Newbold steps down after overseeing era of change
By
Jamie Bufalino

Frank Newbold, the chairman of the East Hampton Village Zoning Board of Appeals, who has said his 15 years on the board provided him with a front-row seat to East Hampton’s evolution, announced his resignation at a Z.B.A. meeting on Friday.

Appointed as an alternate member in 2003 and named chairman in 2013, Mr. Newbold offered a farewell address during the meeting, citing some fallacious reports in this newspaper in years gone by. “The early reports in The East Hampton Star in the 1880s that the railroad’s arrival had doomed us have proved premature,” he said as he extolled the village’s ability to adapt to change.

Over the years, he said the zoning board had grown increasingly concerned with the effect that construction and septic systems have on water quality and had tried to be consistent in a quest to protect empty parcels from being overdeveloped. “I think we’ve got a pretty clear track record that when it’s a clean slate, and you’ve bought it under the current zoning, then you need to abide by that zoning.”

  “Houses I remember being built are now being torn down and bigger houses taking their place,” he said, with homeowners now far more exacting about the size of their parcels. 

“When I first started, it was much more casual,” he said. “People would say, ‘Oh the property line goes from the apple tree to the garage,’ and now property has become so expensive that people are conscious of every square inch.”

As a result, he said the zoning board had grown in importance. Prior to meetings, board members pore over stacks of paperwork, he said, and applicants are more likely to have attorneys plead their cases. Even the general public is more tuned in to the board, Mr. Newbold said. “It’s amazing how many people watch it on LTV and come up to me with a jabbing finger and say, ‘You tell that lawyer blah blah blah,’ and I’m, like, ‘Thank you for caring.’ ”

Mr. Newbold credited the village board with tightening the zoning code, but said people often tried to find ways around it. “They’ll say, ‘Oh there’s a loophole, let’s drive a truck through that.’ ” 

 He also described basements being transformed into massive spaces featuring everything from wine cellars to a dog-washing station, calling it a recent trend. 

“People wanted to make the basement bigger than the house — take it out to the actual property line, so the village had to pass a rule limiting it to the footprint of the house,” he said. 

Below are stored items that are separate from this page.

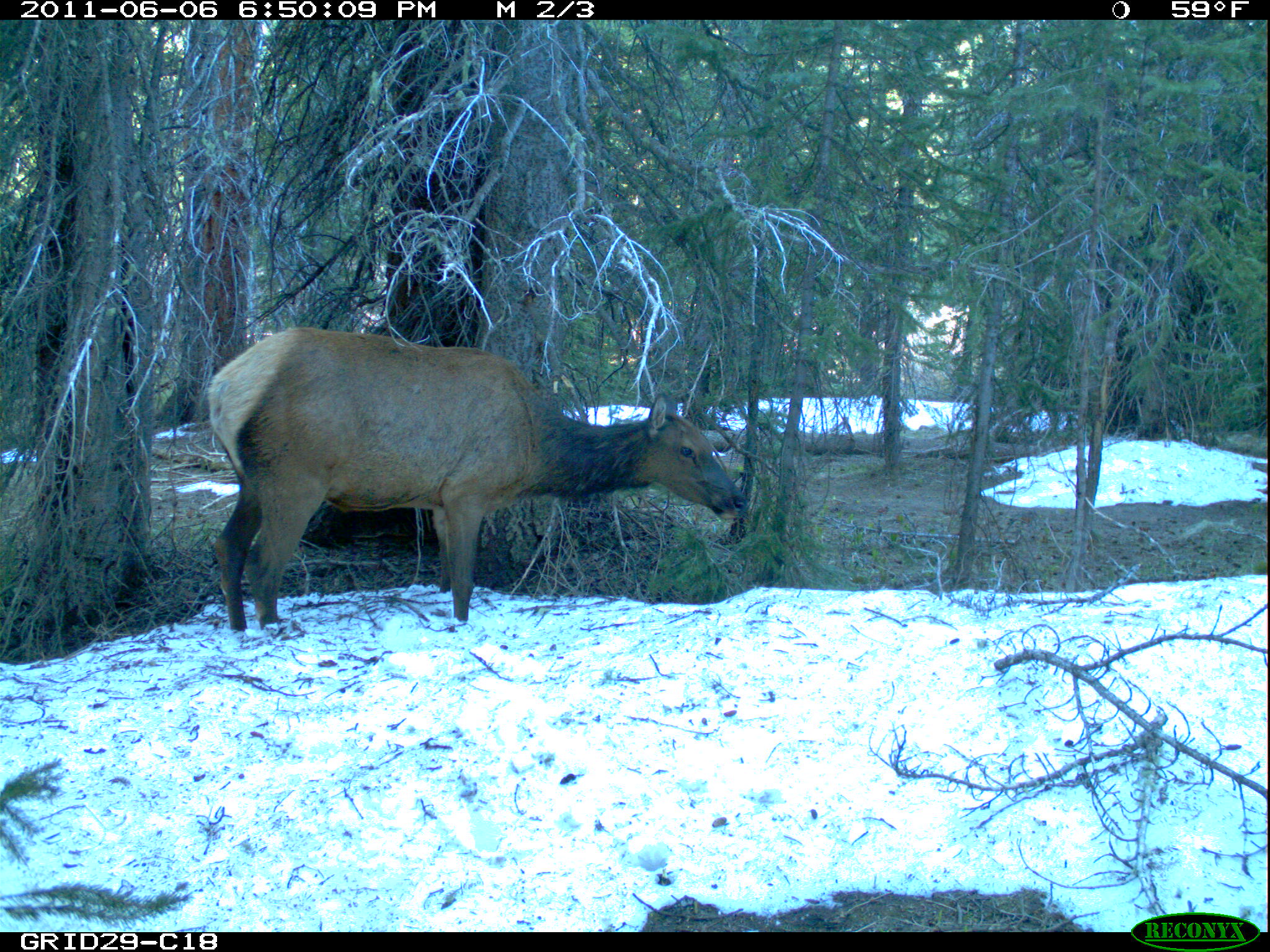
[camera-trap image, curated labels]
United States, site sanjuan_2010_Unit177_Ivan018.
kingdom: Animalia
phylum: Chordata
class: Mammalia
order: Artiodactyla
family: Cervidae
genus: Cervus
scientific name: Cervus elaphus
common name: red deer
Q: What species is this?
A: Cervus elaphus (red deer).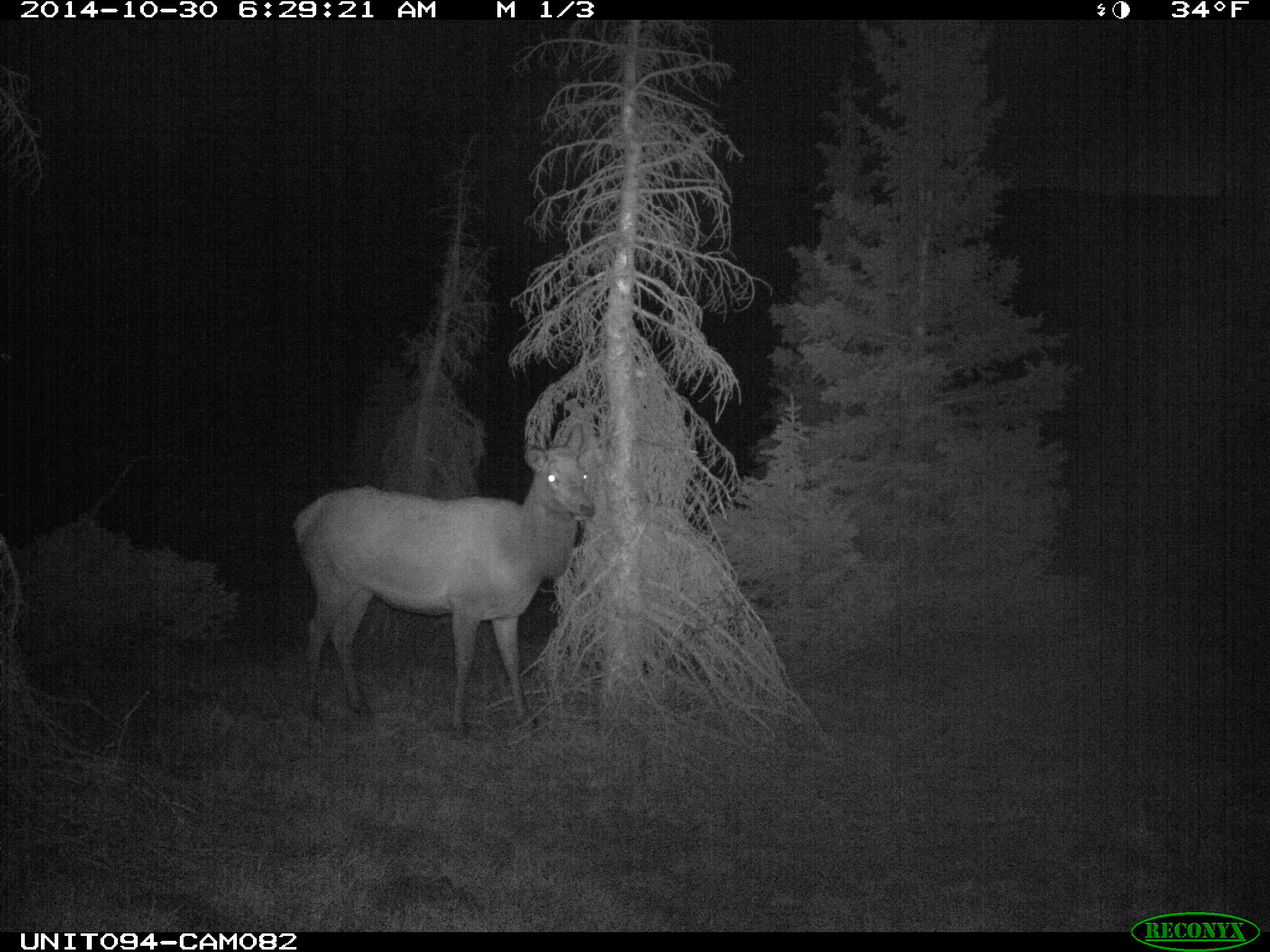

Then there was an applicant who wanted to dig two stories deep in order to build a squash court under a garage. “There was nothing in the code, so the village had to play a little catch-up,” he said. 

Mr. Newbold, who is also a manager with Sotheby’s International Realty, said he planned to scale back his professional life, spend more time visiting family in Southern California, stay at his house in Palm Springs, and do more traveling.

Weighing in this week on Mr. Newbold’s departure, Mayor Paul F. Rickenbach Jr. said, “We could not have asked for someone more knowledgeable, who has compassion and delivered the right product.”